━━━━━ Artikel ━━━━━
Alleen in de oostelijke binnenstad kan bij nieuwbouw short stay worden toegestaan. Dit met het oog op de economische en toeristische ontwikkeling van de oostelijke binnenstad, die wordt beoogd (Bestuursopdracht ter stimulering van economie en toerisme in de oostelijke binnenstad).

Voorwaarde is dat dit niet ten koste gaat van het woon- en leefklimaat.

Daarnaast wil het dagelijks bestuur ruimte bieden om voor één a twee werkpanden groter dan 1000 m2 omzetting naar short stay toe te staan. Voorwaarden daarbij zijn dat dit niet ten koste gaat van het woon- en leefklimaat, ten goede komt aan de functiemenging en daarmee een opwaardering voor het gebied betekent.

3. Woonboten

In het beleid van de centrale stad wordt voorgesteld dat per stadsdeel wordt uitgegaan van 5% van alle woonboten voor short stay. Dit ondanks het feit dat stadsdeel Centrum al een aanzienlijk deel van de duurdere huurwoningenvoorraad ter beschikking moet stellen voor short stay (de 15%). In het stadsdeel liggen ongeveer 800 woonboten.

Het dagelijks bestuur staat op het standpunt dat woonboten om te wonen zijn en dat er voldoende mogelijkheden voor short stay in de bestaande woningvoorraad komen. Daarom wil het dagelijks bestuur geen ontheffingen voor short stay op woonboten geven. De bestemmingsplannen hoeven hierop dus niet te worden aangepast.
━━━━━ Aangeleverd materiaal ━━━━━
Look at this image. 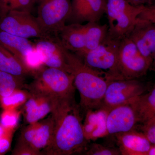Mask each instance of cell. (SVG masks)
━━━━━
▶ [Schriftelijke opdracht 1]: Som alle voorwaarden op die het artikel over short stay noemt voor het omzetten van werkpanden groter dan 1000 m2 naar short stay.
▶ [Schriftelijke opdracht 2]: Typ uit het artikel over short stay het stuk over dat opent met de woorden waarin "Alleen in de" staat en sluit met "de oostelijke binnenstad).".
▶ [Schriftelijke opdracht 3]: Zet de tekst over short stay in de binnenstad voort, te beginnen na de laatste zin ervan.

▶ [Antwoord 1]:
- Het gaat niet ten koste van het woon- en leefklimaat.
- Het komt ten goede aan de functiemenging.
- Het betekent daarmee een opwaardering voor het gebied.

▶ [Antwoord 2]:
Alleen in de oostelijke binnenstad kan bij nieuwbouw short stay worden toegestaan. Dit met het oog op de economische en toeristische ontwikkeling van de oostelijke binnenstad, die wordt beoogd (Bestuursopdracht ter stimulering van economie en toerisme in de oostelijke binnenstad).

▶ [Antwoord 3]:
4. Werkwijze vergunningverlening short stay bestaande woningvoorraad

Voor short stay in de bestaande woningvoorraad is in het kader van de Huisvestingsverordening een vergunning voor woningonttrekking nodig. De vergunning wordt aangevraagd bij stadsdeel Centrum, afdeling Vergunningen Gebruik, waar ook de reguliere aanvragen voor woningonttrekking worden behandeld. De aanvraag wordt getoetst aan het Verdeelbesluit Short Stay van stadsdeel Centrum (zie hoofdstuk 4). Woningen met maximale redelijke huurprijs, die overeenkomt met een puntenwaardering van minder dan 142 punten, komen niet in aanmerking voor short stay. De periode van verhuur moet minimaal zeven dagen aaneensluitend zijn en maximaal zes maanden. Verder moeten er leges worden betaald. Omdat de eigenaar van de short stay woning ook toeristenbelasting moet betalen aan de gemeente Amsterdam, moet het stadsdeel een kopie van het vergunningsbesluit aan de Dienst Belastingen Gemeente Amsterdam versturen.

De vergunning wordt voor tien jaar verstrekt. De vergunning is overdraagbaar aan de rechtsopvolger van de eigenaar. De woning mag niet zo worden verbouwd dat deze niet meer geschikt is als woonruimte. De woning moet worden bewoond door één huishouden, bestaande uit een alleenstaande of twee volwassenen, al dan niet met kinderen.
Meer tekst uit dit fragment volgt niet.